Without stopping Alfresco 5 service, we started a copy of the contents.
$ rsync -avzh -e "ssh -p 22" root@alfresco5: /opt/alfresco/alf_data/content * /opt/alfresco/data/alf-repo-data/ |
Once the synchronisation was full, we stopped Alfresco 5 service and we performed a database dump.
$ sudo service alfresco stop $ sudo su - postgres $ cd /opt/alfresco/postgresql/bin $ . /pg_ctl start $ . /pg_dump alfresco > /tmp/exportFile-20180801 .dmp Password: $ . /pg_ctl stop $ exit |
We copied the file to the new server and we restored the database in Alfresco 6.
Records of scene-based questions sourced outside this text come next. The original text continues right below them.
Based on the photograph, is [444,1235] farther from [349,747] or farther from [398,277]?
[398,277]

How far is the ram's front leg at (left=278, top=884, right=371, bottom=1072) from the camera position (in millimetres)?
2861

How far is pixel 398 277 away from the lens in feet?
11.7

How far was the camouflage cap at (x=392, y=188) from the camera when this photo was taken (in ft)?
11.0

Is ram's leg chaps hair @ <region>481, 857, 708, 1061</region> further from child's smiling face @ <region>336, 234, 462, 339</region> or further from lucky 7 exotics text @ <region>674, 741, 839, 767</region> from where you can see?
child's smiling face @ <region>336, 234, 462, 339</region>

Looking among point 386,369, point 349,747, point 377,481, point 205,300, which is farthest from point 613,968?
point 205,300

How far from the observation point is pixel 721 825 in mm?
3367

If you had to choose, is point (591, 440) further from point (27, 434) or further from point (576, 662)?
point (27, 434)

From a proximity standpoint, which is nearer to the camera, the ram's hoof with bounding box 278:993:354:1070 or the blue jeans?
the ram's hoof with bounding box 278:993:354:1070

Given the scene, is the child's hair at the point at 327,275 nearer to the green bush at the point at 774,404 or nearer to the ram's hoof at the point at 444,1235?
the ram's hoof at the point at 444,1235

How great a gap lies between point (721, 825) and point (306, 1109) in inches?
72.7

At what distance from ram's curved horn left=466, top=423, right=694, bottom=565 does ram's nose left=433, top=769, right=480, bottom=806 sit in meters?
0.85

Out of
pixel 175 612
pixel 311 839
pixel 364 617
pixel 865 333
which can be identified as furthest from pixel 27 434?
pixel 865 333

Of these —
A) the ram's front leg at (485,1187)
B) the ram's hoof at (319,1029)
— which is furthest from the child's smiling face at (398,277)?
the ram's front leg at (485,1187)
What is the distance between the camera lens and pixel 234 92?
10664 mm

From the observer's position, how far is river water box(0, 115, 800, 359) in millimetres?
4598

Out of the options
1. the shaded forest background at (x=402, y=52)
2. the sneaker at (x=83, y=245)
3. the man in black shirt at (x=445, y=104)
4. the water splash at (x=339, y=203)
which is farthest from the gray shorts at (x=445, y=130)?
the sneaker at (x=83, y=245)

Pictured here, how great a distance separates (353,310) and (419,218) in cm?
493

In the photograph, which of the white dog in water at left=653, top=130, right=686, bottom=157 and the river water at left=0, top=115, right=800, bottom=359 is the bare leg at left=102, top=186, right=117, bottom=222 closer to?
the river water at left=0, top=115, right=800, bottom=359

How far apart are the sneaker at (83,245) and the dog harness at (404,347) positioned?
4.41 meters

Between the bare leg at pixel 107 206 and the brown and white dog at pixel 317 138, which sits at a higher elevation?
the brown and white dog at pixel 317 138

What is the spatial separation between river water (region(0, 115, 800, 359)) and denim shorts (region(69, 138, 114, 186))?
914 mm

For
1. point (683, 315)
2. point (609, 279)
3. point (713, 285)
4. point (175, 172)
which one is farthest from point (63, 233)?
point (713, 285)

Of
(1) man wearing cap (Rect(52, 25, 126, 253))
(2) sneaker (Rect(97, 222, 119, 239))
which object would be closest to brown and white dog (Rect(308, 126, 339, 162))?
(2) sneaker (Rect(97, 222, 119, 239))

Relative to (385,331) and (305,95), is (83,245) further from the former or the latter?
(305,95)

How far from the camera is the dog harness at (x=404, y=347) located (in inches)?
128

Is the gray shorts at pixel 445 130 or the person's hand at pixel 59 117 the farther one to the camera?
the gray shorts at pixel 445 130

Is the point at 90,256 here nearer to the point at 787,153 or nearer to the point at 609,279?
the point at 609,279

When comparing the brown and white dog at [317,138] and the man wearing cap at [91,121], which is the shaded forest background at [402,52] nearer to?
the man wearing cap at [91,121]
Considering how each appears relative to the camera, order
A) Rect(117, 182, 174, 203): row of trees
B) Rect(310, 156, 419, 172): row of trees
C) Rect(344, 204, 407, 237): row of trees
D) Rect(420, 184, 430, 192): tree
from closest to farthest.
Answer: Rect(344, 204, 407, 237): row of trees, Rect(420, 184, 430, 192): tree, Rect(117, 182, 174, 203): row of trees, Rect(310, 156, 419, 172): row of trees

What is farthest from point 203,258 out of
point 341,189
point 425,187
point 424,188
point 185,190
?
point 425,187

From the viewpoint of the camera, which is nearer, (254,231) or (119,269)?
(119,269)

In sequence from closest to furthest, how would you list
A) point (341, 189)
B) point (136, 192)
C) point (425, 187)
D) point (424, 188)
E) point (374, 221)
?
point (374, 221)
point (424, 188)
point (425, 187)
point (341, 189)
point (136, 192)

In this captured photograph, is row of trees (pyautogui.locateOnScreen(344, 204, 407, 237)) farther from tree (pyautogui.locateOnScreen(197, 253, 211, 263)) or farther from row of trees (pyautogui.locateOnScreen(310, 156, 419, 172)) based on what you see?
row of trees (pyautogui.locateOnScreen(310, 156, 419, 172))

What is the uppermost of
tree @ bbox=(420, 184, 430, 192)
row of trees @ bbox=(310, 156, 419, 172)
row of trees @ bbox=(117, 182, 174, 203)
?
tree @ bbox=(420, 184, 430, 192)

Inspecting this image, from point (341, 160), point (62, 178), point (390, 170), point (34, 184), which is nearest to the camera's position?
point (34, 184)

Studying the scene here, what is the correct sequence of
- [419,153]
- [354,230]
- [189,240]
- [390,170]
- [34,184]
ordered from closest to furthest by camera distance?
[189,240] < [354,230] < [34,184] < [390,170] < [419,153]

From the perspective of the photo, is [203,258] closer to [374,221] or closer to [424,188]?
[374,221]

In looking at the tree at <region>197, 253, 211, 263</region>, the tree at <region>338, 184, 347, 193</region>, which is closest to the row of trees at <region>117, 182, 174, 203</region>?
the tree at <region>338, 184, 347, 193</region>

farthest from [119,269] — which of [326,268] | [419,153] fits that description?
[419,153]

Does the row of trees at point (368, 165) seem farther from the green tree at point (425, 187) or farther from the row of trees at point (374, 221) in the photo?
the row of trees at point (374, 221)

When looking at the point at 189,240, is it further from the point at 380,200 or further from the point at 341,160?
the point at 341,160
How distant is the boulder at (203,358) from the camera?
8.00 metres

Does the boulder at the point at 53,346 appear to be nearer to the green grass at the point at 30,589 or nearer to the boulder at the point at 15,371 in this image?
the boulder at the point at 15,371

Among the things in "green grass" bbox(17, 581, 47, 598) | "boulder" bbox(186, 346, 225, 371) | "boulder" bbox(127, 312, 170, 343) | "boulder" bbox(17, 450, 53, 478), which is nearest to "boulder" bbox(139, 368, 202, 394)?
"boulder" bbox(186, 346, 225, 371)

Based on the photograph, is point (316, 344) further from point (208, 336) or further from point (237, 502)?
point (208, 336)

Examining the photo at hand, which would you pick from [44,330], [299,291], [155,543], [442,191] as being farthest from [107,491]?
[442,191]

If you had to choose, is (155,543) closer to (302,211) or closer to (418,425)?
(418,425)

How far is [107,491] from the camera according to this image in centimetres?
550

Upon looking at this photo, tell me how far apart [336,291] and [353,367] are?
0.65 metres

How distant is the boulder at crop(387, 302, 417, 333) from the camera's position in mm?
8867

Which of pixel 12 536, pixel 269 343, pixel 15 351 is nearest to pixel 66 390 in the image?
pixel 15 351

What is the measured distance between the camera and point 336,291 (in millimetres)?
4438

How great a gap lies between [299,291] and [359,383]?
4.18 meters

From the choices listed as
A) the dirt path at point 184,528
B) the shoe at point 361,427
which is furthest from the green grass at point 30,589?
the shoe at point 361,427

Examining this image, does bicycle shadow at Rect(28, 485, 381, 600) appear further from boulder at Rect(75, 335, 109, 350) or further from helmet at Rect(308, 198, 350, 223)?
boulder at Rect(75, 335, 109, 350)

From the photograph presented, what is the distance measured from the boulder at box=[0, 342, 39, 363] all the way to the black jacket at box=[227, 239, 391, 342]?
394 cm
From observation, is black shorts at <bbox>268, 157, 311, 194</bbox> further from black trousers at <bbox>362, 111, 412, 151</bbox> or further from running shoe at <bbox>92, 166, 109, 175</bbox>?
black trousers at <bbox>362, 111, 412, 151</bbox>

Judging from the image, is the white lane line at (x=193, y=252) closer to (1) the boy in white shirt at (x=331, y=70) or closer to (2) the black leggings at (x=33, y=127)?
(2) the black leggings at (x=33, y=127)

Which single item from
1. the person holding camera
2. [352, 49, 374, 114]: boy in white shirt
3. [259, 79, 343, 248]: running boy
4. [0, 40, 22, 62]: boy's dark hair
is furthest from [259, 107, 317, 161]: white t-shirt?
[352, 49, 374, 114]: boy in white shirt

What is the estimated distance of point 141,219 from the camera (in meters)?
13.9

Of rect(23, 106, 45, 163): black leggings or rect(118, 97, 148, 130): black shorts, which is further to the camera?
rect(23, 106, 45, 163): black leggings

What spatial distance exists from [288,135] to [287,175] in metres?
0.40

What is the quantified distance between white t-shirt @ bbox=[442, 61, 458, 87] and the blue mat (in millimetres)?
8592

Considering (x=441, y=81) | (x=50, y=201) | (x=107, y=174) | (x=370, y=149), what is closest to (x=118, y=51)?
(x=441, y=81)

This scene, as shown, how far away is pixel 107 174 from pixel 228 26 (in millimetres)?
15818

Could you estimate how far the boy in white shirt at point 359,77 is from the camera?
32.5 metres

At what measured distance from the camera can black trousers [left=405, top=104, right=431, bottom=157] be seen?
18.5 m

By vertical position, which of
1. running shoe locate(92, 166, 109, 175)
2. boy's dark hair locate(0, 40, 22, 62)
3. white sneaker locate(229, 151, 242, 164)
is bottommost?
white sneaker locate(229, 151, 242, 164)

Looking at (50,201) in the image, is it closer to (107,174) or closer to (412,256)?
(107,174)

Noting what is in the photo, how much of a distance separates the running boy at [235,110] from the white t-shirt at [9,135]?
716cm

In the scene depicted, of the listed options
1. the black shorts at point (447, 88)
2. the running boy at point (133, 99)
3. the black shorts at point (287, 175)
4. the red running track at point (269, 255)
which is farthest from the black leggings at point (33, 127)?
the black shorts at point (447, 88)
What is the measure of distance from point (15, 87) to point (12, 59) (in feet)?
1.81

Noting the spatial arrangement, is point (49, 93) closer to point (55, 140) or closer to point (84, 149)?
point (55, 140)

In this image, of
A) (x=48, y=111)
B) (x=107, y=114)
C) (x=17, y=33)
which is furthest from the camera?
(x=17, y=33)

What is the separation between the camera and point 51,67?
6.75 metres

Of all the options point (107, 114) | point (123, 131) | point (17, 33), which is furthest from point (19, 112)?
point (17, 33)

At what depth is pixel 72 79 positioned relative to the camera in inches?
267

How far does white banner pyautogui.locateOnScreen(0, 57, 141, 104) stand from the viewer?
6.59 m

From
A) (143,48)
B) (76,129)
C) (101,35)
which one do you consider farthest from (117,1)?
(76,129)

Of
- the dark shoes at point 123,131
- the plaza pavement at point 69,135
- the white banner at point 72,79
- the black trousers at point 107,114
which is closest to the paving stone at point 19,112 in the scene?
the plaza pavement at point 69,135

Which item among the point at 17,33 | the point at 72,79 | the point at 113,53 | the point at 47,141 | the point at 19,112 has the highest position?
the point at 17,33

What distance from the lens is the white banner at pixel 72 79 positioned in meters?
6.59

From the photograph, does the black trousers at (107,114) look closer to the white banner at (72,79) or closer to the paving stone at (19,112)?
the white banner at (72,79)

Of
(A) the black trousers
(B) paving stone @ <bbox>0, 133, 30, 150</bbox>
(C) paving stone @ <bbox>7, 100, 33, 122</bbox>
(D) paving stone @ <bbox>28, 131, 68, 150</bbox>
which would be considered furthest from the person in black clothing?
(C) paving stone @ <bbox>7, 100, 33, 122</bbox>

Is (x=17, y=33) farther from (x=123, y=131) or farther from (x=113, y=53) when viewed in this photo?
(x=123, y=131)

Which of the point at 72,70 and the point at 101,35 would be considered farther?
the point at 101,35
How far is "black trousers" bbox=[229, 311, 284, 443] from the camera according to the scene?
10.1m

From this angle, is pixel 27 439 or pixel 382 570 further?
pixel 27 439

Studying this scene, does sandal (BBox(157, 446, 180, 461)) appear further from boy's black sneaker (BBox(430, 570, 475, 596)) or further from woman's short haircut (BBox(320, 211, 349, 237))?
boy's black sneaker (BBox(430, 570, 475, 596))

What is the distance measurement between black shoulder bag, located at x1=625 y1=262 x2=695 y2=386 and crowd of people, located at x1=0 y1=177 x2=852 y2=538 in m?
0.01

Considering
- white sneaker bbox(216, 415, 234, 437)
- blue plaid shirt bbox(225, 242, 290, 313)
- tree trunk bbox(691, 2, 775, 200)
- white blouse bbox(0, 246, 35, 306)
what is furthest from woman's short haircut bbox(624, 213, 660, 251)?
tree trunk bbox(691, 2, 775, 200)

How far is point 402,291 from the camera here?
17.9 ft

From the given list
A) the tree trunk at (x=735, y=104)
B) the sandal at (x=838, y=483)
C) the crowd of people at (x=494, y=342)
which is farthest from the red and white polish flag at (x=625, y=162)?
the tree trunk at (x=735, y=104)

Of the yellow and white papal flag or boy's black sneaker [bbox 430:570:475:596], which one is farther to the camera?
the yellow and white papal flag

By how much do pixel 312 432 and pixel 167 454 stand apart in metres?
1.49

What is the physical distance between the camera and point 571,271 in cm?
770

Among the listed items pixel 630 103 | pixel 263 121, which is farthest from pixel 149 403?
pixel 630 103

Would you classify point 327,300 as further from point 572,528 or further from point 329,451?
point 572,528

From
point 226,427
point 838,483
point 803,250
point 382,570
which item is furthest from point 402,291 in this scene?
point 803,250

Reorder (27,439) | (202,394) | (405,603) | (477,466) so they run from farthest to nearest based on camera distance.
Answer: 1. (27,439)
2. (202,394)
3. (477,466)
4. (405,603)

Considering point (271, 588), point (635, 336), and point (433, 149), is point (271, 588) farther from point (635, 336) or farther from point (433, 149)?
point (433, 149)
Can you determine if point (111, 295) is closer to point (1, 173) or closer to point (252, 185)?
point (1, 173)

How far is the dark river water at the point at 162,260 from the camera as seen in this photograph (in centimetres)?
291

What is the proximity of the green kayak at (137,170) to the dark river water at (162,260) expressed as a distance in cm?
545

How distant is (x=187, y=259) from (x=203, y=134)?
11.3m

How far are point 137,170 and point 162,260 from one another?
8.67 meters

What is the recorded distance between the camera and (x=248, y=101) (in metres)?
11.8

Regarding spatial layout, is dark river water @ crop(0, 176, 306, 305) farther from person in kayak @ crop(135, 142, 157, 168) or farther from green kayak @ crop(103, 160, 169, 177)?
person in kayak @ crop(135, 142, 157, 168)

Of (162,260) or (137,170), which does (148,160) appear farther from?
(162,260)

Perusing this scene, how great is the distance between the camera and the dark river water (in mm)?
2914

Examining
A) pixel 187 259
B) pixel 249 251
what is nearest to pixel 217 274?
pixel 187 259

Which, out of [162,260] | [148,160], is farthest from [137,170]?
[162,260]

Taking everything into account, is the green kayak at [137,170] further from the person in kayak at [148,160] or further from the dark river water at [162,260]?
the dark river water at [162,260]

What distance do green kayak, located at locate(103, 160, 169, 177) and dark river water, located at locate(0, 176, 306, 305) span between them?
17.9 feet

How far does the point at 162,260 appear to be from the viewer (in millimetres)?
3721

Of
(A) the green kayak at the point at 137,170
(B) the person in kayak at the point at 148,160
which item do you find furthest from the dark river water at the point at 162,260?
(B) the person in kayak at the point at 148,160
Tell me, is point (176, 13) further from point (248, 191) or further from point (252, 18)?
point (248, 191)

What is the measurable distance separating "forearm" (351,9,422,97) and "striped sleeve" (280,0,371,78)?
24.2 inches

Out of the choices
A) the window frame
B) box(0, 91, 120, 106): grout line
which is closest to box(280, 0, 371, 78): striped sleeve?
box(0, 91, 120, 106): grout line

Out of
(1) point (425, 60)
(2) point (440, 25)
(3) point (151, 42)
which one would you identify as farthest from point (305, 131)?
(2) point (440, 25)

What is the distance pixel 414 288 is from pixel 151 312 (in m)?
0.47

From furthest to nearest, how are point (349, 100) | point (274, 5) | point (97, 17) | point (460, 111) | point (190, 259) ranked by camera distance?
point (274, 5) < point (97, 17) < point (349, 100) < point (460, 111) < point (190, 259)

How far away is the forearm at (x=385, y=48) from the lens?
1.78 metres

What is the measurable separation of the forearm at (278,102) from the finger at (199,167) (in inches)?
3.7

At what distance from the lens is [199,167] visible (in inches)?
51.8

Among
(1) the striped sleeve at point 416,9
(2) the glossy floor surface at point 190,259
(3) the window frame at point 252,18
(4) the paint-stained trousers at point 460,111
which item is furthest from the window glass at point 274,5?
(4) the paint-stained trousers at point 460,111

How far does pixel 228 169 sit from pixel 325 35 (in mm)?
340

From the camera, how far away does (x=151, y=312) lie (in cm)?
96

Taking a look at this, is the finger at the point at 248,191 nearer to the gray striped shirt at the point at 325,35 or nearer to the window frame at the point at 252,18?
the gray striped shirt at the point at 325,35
$ docker-compose up postgres $ cat exportFile-20180801.dmp | docker exec -i docker_postgres_1 psql -U alfresco -d alfresco |
After that, a new synchronisation to gather last changes.
$ rsync -avzh -e "ssh -p 22" root@alfresco5: /opt/alfresco/alf_data/content * /opt/alfresco/data/alf-repo-data/ |
And we decided to remove SOLR indexes and allow the server to re-index again all the content before start definitively our brand new Alfresco 6.
$ rm -rf /opt/alfresco/data/solr-data $ docker-compose up -d |
Finally, we created a GIT repository to manage all the Docker configuration.
Upgrading to Alfresco 6 is more or less the same as previous releases, but the new infrastructure based in Docker allows us to improve the performance and the elasticity of the service.